In hoger beroep heeft appellante – kort samengevat – aangevoerd dat zij niet tekort is geschoten in haar re-integratieverplichtingen. Er zijn geen geschikte functies voorhanden waarin werknemer structureel had kunnen hervatten. Tevens was er geen mogelijkheid om geschikte functies te creëren, omdat daarvoor de bekostiging ontbrak. Verder heeft het Uwv onvoldoende gemotiveerd wat appellante aanvullend had moeten verrichten. Met de re-integratie in een functie die niet structureel kon worden aangeboden heeft appellante getracht te bereiken dat werknemer niet volledig zou uitvallen, waarmee ook is geprobeerd de afstand tot de arbeidsmarkt te verkleinen. In het tweede spoor is volgens appellante een veelheid aan activiteiten ontplooid richting hervatting bij een andere werkgever. Met Viakim zijn veel gesprekken geweest gericht op het vinden van werk, het opstellen van een CV, vaardigheidstrainingen met betrekking tot solliciteren en het vinden van vacatures. Werknemer heeft een assessment gedaan en er is een coachingstraject gestart. Werknemer is volgens appellante dus zoveel mogelijk gestimuleerd te solliciteren.
3.2.
Het Uwv heeft verzocht de aangevallen uitspraak te bevestigen.
4.1.
De Raad oordeelt als volgt.
4.2.
De rechtbank heeft met juistheid geoordeeld dat het Uwv terecht een loonsanctie aan appellante heeft opgelegd, omdat zij zonder deugdelijke grond niet heeft voldaan aan haar re-integratieverplichtingen. De grond dat het appellante niet duidelijk was wat zij aanvullend had kunnen verrichten omdat het Uwv dit niet voldoende heeft toegelicht, kan niet slagen.

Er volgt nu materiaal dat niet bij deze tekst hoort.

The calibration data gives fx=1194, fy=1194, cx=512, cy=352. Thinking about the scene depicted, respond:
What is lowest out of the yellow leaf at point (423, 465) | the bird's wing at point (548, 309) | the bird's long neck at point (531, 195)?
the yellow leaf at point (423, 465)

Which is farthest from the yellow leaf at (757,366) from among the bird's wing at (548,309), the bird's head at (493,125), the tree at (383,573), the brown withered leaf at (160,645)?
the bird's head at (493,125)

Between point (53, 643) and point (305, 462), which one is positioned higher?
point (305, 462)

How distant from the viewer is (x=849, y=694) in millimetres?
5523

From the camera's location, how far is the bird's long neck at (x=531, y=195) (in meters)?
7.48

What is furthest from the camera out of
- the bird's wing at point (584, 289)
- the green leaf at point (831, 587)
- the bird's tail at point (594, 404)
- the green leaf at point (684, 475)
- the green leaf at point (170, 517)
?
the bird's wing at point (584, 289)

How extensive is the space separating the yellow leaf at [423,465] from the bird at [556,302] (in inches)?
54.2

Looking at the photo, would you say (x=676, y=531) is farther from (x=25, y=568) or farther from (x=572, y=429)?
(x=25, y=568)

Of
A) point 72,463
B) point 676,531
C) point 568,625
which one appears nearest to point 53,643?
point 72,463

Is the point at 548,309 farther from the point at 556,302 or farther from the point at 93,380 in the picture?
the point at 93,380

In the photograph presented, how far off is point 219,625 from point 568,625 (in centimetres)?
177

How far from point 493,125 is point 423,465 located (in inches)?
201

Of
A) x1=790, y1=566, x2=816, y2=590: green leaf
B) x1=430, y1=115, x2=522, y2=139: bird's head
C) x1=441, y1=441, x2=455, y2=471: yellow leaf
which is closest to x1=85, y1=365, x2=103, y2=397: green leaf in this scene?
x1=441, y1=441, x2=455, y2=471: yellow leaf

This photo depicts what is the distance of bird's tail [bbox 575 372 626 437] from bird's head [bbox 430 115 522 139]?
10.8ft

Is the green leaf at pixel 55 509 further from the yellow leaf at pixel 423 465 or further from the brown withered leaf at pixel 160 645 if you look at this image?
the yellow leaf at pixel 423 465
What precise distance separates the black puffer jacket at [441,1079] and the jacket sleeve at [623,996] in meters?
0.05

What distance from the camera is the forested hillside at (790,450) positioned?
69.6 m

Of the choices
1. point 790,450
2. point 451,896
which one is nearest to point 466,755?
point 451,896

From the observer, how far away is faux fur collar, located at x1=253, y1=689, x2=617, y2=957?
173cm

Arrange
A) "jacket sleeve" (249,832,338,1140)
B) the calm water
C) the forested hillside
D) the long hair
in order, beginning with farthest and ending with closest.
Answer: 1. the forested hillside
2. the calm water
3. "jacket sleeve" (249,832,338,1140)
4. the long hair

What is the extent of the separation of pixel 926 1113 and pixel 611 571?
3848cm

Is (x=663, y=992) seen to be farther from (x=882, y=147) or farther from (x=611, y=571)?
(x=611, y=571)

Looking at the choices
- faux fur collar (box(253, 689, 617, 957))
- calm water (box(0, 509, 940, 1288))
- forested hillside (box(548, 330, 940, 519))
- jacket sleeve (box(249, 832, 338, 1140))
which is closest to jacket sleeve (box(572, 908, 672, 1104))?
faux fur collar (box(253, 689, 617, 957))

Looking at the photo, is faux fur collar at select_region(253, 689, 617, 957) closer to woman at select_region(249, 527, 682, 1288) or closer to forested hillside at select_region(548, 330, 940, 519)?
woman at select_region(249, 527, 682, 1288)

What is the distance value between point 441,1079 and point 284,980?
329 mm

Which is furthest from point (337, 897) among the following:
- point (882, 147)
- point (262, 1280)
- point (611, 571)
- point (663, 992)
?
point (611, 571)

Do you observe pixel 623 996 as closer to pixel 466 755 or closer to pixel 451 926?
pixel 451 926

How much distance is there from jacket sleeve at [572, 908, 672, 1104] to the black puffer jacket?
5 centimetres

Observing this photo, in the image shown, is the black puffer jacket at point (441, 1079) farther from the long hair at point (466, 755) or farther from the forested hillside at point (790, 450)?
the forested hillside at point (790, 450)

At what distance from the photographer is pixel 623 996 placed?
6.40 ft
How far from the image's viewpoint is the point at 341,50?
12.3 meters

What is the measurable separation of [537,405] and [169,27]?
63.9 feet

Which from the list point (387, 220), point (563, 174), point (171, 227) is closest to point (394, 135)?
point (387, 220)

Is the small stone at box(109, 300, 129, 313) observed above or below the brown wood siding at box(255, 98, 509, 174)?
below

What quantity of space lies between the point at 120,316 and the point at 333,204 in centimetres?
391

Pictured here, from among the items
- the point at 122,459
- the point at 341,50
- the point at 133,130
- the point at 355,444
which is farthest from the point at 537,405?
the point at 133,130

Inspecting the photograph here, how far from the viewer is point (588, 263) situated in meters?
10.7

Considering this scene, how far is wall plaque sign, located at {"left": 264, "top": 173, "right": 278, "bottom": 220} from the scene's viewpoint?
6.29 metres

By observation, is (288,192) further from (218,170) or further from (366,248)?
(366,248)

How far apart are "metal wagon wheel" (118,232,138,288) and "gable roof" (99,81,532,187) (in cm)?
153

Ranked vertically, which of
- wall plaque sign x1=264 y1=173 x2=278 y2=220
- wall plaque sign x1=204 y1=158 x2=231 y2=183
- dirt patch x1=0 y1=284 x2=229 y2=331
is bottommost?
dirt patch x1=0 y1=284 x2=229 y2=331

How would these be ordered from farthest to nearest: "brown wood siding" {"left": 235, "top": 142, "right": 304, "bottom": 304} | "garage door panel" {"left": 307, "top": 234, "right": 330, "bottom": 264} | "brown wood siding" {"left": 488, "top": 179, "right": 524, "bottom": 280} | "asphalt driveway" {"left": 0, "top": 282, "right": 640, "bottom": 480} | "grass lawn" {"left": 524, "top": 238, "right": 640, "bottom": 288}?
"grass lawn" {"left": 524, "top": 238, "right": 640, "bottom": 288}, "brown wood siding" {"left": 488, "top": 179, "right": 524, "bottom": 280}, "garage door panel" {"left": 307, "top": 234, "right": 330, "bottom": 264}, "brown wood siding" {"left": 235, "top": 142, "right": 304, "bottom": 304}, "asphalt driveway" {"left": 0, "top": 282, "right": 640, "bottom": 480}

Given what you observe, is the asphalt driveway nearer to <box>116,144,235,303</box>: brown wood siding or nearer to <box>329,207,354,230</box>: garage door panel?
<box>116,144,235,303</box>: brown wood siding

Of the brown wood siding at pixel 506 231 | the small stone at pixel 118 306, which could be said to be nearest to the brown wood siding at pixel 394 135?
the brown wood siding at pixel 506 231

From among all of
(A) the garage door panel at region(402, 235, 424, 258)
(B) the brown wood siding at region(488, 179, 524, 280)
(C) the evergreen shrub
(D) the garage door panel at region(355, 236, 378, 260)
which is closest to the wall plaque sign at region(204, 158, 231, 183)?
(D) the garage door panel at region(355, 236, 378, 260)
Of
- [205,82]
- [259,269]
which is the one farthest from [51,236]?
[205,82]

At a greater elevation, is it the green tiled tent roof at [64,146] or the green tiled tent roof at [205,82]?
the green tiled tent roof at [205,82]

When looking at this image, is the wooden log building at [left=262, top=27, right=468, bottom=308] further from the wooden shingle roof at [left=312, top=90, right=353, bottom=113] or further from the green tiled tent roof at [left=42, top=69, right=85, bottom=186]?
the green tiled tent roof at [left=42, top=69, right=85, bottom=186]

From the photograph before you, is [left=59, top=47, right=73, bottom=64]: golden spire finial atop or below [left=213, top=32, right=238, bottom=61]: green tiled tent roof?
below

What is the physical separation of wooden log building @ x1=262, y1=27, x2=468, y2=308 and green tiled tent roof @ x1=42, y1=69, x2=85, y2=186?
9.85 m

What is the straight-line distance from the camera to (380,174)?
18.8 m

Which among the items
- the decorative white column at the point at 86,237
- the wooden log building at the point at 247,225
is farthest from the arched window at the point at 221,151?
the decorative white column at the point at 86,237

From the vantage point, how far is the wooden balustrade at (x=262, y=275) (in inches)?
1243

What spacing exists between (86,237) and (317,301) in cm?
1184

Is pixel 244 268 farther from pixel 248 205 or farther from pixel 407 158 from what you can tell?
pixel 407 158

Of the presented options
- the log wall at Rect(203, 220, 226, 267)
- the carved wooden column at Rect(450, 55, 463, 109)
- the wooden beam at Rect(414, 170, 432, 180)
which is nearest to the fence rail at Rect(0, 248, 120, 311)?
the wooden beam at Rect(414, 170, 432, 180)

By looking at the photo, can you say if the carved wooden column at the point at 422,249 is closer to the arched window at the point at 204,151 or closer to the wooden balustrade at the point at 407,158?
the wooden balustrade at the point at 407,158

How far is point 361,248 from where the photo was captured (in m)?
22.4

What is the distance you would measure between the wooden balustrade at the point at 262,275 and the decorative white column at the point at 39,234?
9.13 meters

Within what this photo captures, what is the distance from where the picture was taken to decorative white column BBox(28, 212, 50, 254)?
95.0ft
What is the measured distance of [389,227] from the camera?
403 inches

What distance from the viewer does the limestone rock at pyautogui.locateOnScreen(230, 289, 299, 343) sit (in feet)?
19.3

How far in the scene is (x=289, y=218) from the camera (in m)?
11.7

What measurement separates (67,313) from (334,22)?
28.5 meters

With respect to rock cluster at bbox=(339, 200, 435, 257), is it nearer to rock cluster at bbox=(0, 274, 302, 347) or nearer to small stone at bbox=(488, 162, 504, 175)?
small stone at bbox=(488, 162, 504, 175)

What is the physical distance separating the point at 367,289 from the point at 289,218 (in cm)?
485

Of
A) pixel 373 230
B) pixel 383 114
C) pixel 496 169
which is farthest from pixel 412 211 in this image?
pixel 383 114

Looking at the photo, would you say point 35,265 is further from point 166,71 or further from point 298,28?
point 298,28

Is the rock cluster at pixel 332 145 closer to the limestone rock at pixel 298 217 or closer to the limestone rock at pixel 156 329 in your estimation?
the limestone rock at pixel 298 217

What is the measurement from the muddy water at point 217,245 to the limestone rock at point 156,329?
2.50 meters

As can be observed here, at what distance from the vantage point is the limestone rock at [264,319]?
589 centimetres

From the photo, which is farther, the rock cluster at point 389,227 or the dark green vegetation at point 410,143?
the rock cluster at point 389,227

De rechtbank heeft in dat licht terecht gewezen op de “Beleidsregels beoordelingskader poortwachter” (Beleidsregels), waarin de toetsingscriteria voldoende duidelijk zijn opgenomen. Zoals ook de gemachtigde van het Uwv ter zitting heeft toegelicht, wordt van een werkgever verwacht te verkennen of binnen de eigen organisatie eventueel kan worden geschoven met taken om een niet bestaande functie toch structureel te kunnen aanbieden. Van een dergelijke verkenning is in de stukken niet gebleken. De enkele opmerking dat dit onmogelijk was omdat daarvoor de bekostiging ontbrak, is daartoe onvoldoende. Het laten werken van werknemer in een functie zonder uitzicht deze structureel te kunnen aanbieden in het eerste spoor, enkel om de kansen in het tweede spoor te vergroten, ziet voorbij aan de in de Beleidsregels gestelde voorwaarde dat werkhervatting een structureel karakter dient te hebben. Dit houdt in dat het aannemelijk moet zijn dat werknemer ook na afloop van de verplichte loondoorbetalingsperiode in deze arbeid kan blijven werken. Nu het, zoals ook appellante heeft gesteld, op voorhand duidelijk was dat deze arbeid niet structureel aangeboden kon worden, zijn hierdoor wellicht kansen onbenut gebleven. Wat het tweede spoor betreft wordt opgemerkt dat duidelijk is dat in dit spoor activiteiten zijn ontplooid. Echter, zoals de arbeidsdeskundige bezwaar en beroep in het rapport van 31 mei 2018 op inzichtelijke wijze uiteen heeft gezet, is uit de aanwezige rapporten niet gebleken wat concrete passende soorten werk zijn, waar dat werk zich bevindt, waar er vacatures zijn en dat er op een passende wijze op die vacatures gesolliciteerd is. Van een dergelijke concrete invulling is dan ook niet gebleken. Ook heeft de arbeidsdeskundige bezwaar en beroep uiteengezet dat niet is aangetoond dat de werkzaamheden waarin werknemer is hervat en die niet structureel konden worden aangeboden, positief hebben bijgedragen aan de re-integratie in het tweede spoor. Deze gemotiveerde en inzichtelijke conclusie kan, bij gebrek aan een concrete nadere onderbouwing van het standpunt van appellante in hoger beroep, worden gevolgd.
4.3.
De overwegingen in 4.2 leiden tot de slotsom dat het Uwv terecht heeft geoordeeld dat appellante zonder deugdelijke grond niet heeft voldaan aan haar re-integratieverplichtingen en dat het Uwv terecht aan appellante een loonsanctie heeft opgelegd. Het hoger beroep slaagt niet, zodat de aangevallen uitspraak moet worden bevestigd.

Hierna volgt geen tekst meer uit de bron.